As much of the country observes Columbus Day this Monday, October 13, the Santa Barbara City College’s Native American Awareness Club will hold an event to call for the abolition of the holiday, which its members believe unintentionally commemorates the colonists’ cruel treatment of indigenous peoples.
Rebuking the spirit of the holiday, the event will feature a screening of The Canary Effect, a 2006 documentary that portrays and analyzes the history of what the club calls the “terrifying and horrific” and “genocidal” acts against Native Americans, both past and present. The film won the Stanley Kubrick Award for Innovative filmmaking, at Michael Moore‘s Traverse City Film Festival 2006.
The gathering will take place at Santa Barbara City College, Room A-160, from 6-9 p.m. A 20-minute introduction falls before the screening and a 20-minute discussion afterward.
“Columbus should be recognized for his feat of traveling across the Atlantic, but once he set foot onto ground he was a complete failure at being a governor and the atrocities he committed should not be something we honor,” said the club’s Frank Arredondo.

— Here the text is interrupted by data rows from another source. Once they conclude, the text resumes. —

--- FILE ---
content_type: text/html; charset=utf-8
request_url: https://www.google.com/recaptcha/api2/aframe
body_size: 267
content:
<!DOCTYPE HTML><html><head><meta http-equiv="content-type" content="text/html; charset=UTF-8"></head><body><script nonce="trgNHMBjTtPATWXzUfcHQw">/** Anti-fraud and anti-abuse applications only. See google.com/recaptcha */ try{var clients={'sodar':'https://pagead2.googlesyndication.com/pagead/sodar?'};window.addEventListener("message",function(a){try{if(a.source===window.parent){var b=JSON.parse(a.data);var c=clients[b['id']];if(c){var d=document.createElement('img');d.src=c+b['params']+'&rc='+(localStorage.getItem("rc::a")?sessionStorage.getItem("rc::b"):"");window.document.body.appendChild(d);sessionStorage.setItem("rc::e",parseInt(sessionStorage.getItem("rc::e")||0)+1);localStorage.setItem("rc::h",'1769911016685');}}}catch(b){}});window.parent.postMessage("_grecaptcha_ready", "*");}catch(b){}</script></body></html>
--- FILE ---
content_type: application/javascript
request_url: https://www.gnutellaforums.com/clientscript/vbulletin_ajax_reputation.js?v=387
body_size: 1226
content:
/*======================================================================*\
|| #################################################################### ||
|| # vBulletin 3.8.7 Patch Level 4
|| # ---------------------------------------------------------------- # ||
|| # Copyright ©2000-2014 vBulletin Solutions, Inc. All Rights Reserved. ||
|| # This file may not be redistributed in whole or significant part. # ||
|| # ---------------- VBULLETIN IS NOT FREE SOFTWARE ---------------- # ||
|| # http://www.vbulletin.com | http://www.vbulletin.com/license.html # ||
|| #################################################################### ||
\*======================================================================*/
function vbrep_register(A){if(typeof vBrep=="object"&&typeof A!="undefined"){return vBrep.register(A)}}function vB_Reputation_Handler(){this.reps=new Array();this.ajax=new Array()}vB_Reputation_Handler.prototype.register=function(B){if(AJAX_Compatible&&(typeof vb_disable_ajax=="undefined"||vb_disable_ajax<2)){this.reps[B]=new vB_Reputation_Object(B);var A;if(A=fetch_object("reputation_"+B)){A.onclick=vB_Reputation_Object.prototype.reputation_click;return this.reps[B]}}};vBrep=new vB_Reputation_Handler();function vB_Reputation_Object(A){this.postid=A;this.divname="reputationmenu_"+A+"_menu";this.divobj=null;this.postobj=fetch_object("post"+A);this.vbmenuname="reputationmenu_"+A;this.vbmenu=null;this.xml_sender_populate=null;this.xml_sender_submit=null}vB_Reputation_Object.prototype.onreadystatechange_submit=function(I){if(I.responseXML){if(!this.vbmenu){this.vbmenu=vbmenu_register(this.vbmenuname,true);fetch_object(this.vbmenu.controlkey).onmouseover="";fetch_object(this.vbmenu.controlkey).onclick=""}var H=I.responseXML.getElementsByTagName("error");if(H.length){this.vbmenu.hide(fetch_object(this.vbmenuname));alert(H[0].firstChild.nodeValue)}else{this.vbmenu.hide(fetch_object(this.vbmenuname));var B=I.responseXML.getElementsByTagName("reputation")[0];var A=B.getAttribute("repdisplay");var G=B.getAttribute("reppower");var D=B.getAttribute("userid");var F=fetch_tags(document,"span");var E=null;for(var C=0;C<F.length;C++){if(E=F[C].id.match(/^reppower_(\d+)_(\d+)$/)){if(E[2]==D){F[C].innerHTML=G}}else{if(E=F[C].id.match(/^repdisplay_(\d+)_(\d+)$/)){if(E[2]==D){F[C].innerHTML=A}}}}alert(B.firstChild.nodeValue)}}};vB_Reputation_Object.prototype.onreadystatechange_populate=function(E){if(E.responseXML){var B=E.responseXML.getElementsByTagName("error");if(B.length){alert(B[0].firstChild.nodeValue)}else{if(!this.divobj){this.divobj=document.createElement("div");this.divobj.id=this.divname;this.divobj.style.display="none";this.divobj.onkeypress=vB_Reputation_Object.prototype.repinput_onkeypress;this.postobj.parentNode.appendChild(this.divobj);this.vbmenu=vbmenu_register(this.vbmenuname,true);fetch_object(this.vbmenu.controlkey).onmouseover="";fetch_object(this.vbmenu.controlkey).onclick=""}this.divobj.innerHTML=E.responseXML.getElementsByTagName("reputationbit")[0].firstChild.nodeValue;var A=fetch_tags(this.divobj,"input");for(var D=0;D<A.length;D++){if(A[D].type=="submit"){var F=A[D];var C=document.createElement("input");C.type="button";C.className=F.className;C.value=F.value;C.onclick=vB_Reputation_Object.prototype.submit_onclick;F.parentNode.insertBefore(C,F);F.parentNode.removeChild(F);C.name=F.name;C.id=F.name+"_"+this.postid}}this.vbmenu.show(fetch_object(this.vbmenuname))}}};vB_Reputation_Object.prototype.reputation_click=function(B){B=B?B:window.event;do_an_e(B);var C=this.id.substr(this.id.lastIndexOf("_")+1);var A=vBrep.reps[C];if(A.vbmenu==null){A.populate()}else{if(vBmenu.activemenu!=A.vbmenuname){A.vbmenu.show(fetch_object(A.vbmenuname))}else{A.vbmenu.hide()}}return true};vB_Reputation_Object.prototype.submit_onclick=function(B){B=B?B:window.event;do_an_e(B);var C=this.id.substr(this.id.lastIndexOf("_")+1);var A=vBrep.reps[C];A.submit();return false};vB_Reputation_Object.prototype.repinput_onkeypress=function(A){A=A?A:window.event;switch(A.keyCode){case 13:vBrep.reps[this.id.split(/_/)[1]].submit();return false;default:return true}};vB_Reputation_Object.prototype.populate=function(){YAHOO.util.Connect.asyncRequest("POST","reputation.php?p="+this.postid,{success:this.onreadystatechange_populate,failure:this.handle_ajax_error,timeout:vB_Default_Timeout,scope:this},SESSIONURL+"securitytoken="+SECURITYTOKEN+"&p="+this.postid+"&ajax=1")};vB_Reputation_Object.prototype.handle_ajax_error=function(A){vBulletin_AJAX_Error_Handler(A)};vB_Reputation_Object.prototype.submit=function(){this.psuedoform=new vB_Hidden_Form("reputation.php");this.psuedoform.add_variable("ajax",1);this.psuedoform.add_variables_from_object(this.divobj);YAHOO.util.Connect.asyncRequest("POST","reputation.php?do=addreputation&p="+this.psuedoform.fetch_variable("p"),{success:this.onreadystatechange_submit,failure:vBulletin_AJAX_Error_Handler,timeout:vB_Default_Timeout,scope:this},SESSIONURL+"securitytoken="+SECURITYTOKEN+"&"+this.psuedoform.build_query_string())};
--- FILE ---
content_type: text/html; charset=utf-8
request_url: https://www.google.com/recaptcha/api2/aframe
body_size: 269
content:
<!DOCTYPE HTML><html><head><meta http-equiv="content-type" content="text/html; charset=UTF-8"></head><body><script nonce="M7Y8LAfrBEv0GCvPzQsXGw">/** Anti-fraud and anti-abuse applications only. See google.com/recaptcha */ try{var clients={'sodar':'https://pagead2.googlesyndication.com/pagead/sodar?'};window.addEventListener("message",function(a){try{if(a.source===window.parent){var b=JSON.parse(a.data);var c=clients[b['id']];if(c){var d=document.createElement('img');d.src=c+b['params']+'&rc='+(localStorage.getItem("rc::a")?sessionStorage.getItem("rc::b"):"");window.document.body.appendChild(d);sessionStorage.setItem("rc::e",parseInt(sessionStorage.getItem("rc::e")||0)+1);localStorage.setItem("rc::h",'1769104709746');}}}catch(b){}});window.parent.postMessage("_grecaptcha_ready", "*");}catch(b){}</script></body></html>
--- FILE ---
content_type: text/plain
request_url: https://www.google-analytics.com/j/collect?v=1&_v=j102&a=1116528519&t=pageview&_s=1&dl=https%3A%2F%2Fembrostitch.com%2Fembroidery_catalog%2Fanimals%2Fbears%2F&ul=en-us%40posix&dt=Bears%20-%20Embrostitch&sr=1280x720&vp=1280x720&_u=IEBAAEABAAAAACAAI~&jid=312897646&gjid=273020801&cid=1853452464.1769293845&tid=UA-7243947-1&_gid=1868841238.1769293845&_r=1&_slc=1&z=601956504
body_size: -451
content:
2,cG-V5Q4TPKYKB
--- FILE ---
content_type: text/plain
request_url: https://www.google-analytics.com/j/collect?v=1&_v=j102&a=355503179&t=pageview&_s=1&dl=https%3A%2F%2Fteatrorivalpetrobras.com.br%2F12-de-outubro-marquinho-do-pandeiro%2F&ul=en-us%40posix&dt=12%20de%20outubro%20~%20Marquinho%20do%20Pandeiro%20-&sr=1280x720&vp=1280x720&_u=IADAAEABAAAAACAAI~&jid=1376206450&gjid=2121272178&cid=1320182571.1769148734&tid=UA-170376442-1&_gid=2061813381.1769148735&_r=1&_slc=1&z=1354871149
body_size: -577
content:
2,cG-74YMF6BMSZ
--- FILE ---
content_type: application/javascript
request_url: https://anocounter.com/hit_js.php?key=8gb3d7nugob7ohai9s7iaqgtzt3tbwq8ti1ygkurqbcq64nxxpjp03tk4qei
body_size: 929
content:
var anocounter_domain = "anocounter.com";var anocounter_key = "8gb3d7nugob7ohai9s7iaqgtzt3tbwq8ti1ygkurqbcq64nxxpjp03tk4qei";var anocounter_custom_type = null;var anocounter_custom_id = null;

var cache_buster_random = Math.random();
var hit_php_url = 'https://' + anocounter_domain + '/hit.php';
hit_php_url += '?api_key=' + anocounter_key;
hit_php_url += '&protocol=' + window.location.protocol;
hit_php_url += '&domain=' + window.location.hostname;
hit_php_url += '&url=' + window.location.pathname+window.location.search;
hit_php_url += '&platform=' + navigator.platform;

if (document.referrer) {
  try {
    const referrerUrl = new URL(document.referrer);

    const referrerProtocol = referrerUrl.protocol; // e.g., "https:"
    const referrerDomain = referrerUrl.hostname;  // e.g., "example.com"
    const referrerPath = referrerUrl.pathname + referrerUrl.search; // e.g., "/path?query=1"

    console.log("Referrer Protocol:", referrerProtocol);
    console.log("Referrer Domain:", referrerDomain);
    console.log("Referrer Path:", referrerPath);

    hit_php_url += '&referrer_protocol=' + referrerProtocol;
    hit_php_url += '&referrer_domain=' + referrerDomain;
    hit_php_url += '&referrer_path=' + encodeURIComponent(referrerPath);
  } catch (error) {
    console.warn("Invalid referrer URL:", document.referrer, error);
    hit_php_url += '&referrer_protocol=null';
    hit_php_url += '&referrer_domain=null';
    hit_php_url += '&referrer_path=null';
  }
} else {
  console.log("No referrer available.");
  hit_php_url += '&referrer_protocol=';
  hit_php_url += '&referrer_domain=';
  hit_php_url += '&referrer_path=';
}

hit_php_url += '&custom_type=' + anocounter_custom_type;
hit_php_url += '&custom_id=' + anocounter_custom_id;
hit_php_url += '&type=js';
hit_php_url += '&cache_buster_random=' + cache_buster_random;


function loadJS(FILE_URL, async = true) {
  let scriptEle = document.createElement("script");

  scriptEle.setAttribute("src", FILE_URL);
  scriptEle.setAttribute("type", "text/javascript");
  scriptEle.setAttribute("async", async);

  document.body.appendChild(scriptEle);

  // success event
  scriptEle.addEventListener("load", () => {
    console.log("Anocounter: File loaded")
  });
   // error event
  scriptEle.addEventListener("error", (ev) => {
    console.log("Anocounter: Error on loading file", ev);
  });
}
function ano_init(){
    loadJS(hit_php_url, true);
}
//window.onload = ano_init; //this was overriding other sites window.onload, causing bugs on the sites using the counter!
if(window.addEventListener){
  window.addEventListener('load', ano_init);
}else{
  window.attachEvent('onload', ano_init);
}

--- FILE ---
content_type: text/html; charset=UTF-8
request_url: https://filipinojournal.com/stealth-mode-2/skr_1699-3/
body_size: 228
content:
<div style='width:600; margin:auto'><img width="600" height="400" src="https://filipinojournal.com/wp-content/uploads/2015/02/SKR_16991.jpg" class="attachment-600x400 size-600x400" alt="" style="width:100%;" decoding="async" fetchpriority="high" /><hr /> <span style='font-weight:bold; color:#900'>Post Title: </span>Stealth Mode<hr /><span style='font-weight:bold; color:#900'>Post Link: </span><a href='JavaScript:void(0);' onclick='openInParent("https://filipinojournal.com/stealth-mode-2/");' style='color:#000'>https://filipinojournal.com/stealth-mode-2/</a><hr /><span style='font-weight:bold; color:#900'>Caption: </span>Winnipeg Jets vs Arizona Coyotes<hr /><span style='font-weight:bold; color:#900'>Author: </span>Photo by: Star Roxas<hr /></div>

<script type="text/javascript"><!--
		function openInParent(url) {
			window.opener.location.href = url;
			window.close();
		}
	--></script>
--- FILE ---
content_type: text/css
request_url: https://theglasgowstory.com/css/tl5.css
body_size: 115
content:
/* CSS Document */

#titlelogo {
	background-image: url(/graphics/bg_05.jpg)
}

He added that reactions to events such as Monday’s are mixed. “Many people are still unaware of what the truth is. Many still believe Columbus discovered America,” he said. “We often reply you can’t discover something if someone is already there.”
The event’s aggressive flier indicates the angry feelings the club leaders’ angry feelings about the issue. The top half shows a portrait of Columbus in a regal pose, his image smeared with steaks of blood and embossed with the word “savage,” a slur once commonly used against the indigenous people of North America.
The film also highlights recent perceived wrongs against Native Americans, including President George W. Bush’s apparently sluggish response to a school shooting on a Native American reservation. As for other examples of recent acts of unfairness, Arredondo said there are simply “too many to list.”